XIV.We recommend that CAM should attempt to build up an evidence base with the same rigour as is required of conventional medicine, using both randomised controlled trials (RCTs) and other research designs which we discuss (see paras 7.10 - 7.30). We believe that those therapies in Group 1 are likely to command the highest proportion of research resources. Other therapies will need to build up their respective evidence bases with small preliminary studies before large scale studies are justifiable (Chapter 7).
XV.There is a clear need for more effective guidance for the public as to what does or does not work and what is or is not safe in CAM. There is no central information provision for patients and healthcare practitioners; thus the media and other unregulated sources have an undue influence on opinion in the field. We are not convinced that many CAM professions themselves are yet in the position to provide balanced and consensual views on these issues of public interest. The obvious place to turn to for such advice is the NHS and we believe that this responsibility has not yet been adequately fulfilled. We recommend that central resources be directed either through the Government or in partnership with a neutral body to ensure that the public has access to balanced and fair advice on CAM (Chapter 8).
XVI.One of the main dangers of CAM is that patients could miss out on conventional medical diagnosis and treatment because they choose only to consult a CAM practitioner. We recommend that all NHS provision of CAM should continue to be through GP referral (or referral from other healthcare professionals working in the NHS in primary, secondary or tertiary care) (Chapter 9).
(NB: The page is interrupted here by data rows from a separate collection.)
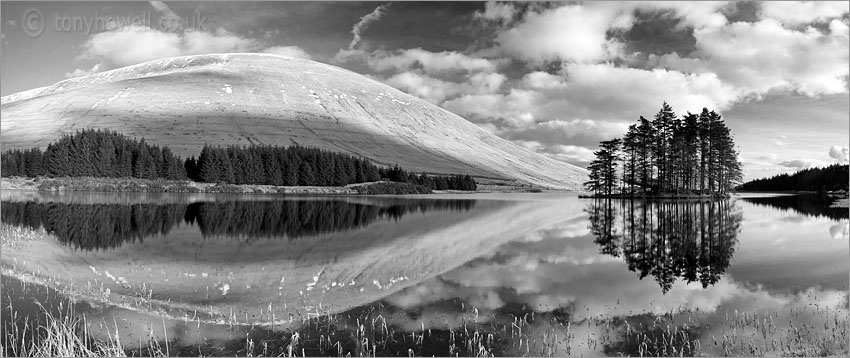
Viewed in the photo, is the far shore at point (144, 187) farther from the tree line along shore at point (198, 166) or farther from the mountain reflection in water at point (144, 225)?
the mountain reflection in water at point (144, 225)

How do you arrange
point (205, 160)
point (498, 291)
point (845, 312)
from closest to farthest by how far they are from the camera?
1. point (845, 312)
2. point (498, 291)
3. point (205, 160)

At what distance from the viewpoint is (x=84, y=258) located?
24.2 meters

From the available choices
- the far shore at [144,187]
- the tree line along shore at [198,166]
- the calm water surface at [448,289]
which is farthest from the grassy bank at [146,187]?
the calm water surface at [448,289]

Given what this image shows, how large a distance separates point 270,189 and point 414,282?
11687 centimetres

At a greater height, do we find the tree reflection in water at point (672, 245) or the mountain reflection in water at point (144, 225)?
the mountain reflection in water at point (144, 225)

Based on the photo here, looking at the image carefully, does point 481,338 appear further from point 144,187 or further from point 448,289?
point 144,187

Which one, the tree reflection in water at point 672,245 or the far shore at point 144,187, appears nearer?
the tree reflection in water at point 672,245

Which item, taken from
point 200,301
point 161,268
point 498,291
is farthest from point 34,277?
point 498,291

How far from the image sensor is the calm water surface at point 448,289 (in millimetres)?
12844

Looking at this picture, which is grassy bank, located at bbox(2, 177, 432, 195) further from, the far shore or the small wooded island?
the small wooded island

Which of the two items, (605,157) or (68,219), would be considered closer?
(68,219)

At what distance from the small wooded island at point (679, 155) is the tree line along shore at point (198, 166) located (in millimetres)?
66955

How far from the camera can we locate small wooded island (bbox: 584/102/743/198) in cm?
9169

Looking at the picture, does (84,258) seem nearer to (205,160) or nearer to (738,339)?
(738,339)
XVII.We recommend that the CAM disciplines define their respective areas of competence and confirm their willingness to refer patients to conventional medical care when appropriate (Chapter 6).
XVIII.Another actual or potential risk arising from CAM use is that patients may not tell their GPs that they are receiving other treatment, and may thus risk complications from drug interactions. In the past, the tendency for conventional practitioners to be sceptical or even sometimes hostile to CAM may have contributed to the likelihood of patients being secretive about their use of CAM. We urge CAM practitioners and GPs to keep an open mind about each other's ability to help their patients and to exchange information about treatment programmes and their perceptions of the healthcare needs of patients (Chapter 9).
XIX.NHS provision of CAM is currently very patchy and has been in some cases adversely affected by the recent NHS reforms in Primary Care. We heard much evidence about how to recommend which therapies should be made available on the NHS. In formulating our recommendations on the issue of the availability of such therapies on the NHS by GP referral, or by referral from healthcare professionals in secondary or tertiary care, we concluded that in view of the variable evidence bases which at present exist it might initially be unfair to restrict NHS provision only to those with firmly established efficacy. We recommend, however, that only those CAM therapies which are statutorily regulated or have robust mechanisms of voluntary self-regulation should be available through public funding (Chapter 9).